Никакая другая организация, кроме армии, не охватывала в прошлом человека с такой суровой принудительностью, как государственная организация рабочего класса в тягчайшую переходную эпоху. Именно поэтому мы и говорим о милитаризации труда. Судьба меньшевиков — плестись в хвосте событий и признавать те части революционной программы, которые уже успели утратить практическое значение. Меньшевизм ныне — хоть и с оговорками — не оспаривает законности расправы с белогвардейцами и с дезертирами из Красной Армии, — он это вынужден признать после своих собственных печальных опытов с "демократией". Он как будто понял — задним числом, — что лицом к лицу с контрреволюционными бандами нельзя отделываться фразами о том, что при социализме красного террора не понадобится. Но в области хозяйства меньшевики все еще пытаются отослать нас к нашим сыновьям и особенно внукам. Однако же хозяйство нам приходится строить сейчас, не медля, в обстановке тяжелого наследия буржуазного общества и еще незавершенной гражданской войны.
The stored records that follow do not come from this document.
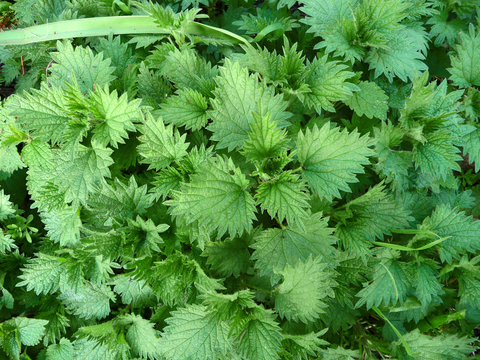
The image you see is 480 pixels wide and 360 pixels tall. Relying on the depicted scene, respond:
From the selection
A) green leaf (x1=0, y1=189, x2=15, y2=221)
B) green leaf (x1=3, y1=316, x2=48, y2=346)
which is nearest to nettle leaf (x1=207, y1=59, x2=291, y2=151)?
green leaf (x1=0, y1=189, x2=15, y2=221)

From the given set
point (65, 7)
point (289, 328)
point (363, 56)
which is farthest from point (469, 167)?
point (65, 7)

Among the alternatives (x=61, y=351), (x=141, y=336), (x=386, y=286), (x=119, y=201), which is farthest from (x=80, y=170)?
(x=386, y=286)

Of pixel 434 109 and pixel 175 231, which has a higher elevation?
pixel 434 109

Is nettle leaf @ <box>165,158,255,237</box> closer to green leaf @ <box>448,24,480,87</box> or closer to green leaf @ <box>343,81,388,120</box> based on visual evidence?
green leaf @ <box>343,81,388,120</box>

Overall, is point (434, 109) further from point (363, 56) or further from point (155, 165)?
point (155, 165)

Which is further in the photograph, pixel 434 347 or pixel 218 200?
pixel 434 347

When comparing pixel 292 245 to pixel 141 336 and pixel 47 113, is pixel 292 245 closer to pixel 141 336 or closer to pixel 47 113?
pixel 141 336
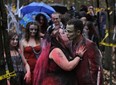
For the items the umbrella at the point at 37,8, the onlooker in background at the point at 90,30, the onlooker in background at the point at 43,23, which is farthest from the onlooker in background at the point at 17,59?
the umbrella at the point at 37,8

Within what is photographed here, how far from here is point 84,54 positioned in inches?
225

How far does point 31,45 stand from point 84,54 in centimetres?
234

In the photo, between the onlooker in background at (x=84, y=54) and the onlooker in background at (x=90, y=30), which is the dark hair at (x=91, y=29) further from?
the onlooker in background at (x=84, y=54)

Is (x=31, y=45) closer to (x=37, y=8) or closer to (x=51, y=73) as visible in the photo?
(x=51, y=73)

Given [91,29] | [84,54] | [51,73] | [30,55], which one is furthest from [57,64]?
[91,29]

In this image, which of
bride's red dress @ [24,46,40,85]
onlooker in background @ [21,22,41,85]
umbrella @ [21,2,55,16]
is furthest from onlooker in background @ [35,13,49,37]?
umbrella @ [21,2,55,16]

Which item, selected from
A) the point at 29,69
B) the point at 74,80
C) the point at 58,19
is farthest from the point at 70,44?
the point at 58,19

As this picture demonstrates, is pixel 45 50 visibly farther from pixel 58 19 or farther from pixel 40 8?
pixel 40 8

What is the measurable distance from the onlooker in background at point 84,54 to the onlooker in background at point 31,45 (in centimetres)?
201

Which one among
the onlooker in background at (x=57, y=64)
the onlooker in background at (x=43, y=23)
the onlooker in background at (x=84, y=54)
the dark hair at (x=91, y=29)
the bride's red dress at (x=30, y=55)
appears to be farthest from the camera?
the dark hair at (x=91, y=29)

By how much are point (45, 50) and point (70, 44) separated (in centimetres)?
38

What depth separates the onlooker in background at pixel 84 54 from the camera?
574 centimetres

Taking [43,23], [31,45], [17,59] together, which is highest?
[43,23]

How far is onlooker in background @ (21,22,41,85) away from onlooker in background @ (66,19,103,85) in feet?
6.60
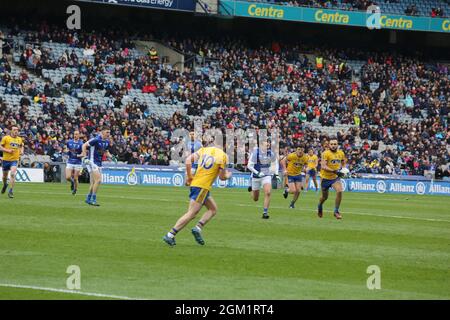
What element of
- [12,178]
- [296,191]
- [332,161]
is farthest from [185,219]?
[12,178]

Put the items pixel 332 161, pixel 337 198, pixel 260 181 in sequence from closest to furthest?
pixel 337 198, pixel 332 161, pixel 260 181

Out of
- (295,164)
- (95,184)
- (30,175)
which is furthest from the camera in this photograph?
(30,175)

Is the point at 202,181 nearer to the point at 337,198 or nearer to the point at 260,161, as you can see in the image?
the point at 260,161

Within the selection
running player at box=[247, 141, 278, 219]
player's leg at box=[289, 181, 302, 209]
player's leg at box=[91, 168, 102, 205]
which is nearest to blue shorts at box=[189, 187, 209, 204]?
running player at box=[247, 141, 278, 219]

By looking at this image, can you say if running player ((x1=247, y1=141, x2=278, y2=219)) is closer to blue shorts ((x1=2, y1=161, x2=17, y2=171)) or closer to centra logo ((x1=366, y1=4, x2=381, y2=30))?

Меньшевизм, как и все вообще каутскианство, утопает в демократических банальностях и социалистических отвлеченностях. Снова и снова обнаруживается, что для него не существует задач переходного периода, т. е. пролетарской революции. Отсюда безжизненность его критики, его указаний, планов и рецептов. Дело не в том, что будет через 20-30 лет, — тогда, разумеется, будет гораздо лучше, — а в том, как сегодня выбиться из разрухи, как сейчас распределить рабочую силу, как сегодня повысить производительность труда, как, в частности, поступить с теми четырьмя тысячами квалифицированных рабочих, которых мы извлекли на Урале из армии. Отпустить их на все четыре стороны: "ищите, где лучше, товарищи"? Нет, мы так не могли поступить. Мы посадили их в воинские эшелоны и отправили по фабрикам и заводам.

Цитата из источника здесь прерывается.